Hopefully this is not stupid. In the Tensorflow tutorial, the states of the RNN are updated after each time-step and used as the states for the next time-step
output, state = lstm(current_batch_of_words, state)
In yours the state of the bidirectional RNN seems to just be discarded. Is this the case, or am I missing something?
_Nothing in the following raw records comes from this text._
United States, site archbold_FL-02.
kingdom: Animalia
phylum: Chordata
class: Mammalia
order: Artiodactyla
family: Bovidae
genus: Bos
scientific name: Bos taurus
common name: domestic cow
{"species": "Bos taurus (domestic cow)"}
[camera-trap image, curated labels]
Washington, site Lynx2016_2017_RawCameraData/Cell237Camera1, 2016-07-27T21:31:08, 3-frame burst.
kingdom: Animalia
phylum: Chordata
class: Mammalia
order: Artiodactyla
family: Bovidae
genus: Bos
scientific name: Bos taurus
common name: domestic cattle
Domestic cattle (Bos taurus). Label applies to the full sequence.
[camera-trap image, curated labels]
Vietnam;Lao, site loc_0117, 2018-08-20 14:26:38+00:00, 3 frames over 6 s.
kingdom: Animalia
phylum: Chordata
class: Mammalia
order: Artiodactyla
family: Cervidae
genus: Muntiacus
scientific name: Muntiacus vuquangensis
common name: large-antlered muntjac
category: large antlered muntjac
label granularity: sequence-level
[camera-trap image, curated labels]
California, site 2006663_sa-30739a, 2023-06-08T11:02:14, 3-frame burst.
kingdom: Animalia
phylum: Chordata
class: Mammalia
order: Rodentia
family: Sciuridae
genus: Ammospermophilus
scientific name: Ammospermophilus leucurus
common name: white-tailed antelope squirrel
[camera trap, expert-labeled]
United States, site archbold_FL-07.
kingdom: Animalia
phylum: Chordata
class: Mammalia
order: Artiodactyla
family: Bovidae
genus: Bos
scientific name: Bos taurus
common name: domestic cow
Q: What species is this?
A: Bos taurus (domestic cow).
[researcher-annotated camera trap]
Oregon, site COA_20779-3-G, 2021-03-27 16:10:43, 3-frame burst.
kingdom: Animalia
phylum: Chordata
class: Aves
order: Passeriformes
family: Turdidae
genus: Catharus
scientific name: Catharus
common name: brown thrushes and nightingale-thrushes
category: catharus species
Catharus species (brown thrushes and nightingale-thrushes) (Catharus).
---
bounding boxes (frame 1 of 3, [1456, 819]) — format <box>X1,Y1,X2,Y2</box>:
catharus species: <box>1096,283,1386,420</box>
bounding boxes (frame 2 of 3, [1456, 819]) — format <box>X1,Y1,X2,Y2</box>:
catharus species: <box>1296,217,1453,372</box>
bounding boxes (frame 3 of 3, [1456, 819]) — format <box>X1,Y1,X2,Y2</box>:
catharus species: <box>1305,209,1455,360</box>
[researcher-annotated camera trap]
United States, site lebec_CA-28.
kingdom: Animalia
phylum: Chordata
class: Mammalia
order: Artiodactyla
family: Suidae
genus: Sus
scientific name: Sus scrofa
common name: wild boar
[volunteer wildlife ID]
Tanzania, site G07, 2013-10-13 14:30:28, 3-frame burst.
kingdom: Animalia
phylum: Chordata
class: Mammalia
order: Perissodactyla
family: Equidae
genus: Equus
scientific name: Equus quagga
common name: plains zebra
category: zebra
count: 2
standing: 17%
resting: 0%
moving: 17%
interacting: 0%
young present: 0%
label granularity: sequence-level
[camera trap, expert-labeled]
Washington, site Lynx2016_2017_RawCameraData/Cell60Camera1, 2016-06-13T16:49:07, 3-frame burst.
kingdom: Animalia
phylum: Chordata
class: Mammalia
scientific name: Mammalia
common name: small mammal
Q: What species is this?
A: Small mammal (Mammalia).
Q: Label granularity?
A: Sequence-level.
If so, why?
Also, a small detail; you use outputs[-1] for
return tf.matmul(outputs[-1], _weights['out']) + _biases['out']
which corresponds according to the Tensorflow API
(outputs, output_state_fw, output_state_bw) = outputs
So shouldn't this be
return tf.matmul(outputs[0], _weights['out']) + _biases['out']
Instead?
The old version of Tensorflow didn't returned the states, so output[-1] is fine (see https://github.com/tensorflow/tensorflow/blob/r0.7/tensorflow/python/ops/rnn.py#L323).
However in newer version, it returns a tuple instead, so as you said, you need to change
outputs = rnn.bidirectionnal_rnn(...
by outputs, _, _ = rnn.bidirectionnal_rnn(...
@aymericdamien Speaking of BDLSTM example, is there any particular reason for n_hidden
to be 128? I'm hesitant to open an issue for this question since it's likely a triviality, but the number puzzles me.
I am also interested in the problem. maybe base on experience? @zandaqo
There is no particular reason, it depends on your data. A recommendation is to use multiple of 32 as it may speedup a little the computation when using float32.
ImportError: This module is deprecated. Use tf.nn.rnn_* instead.
it has been fix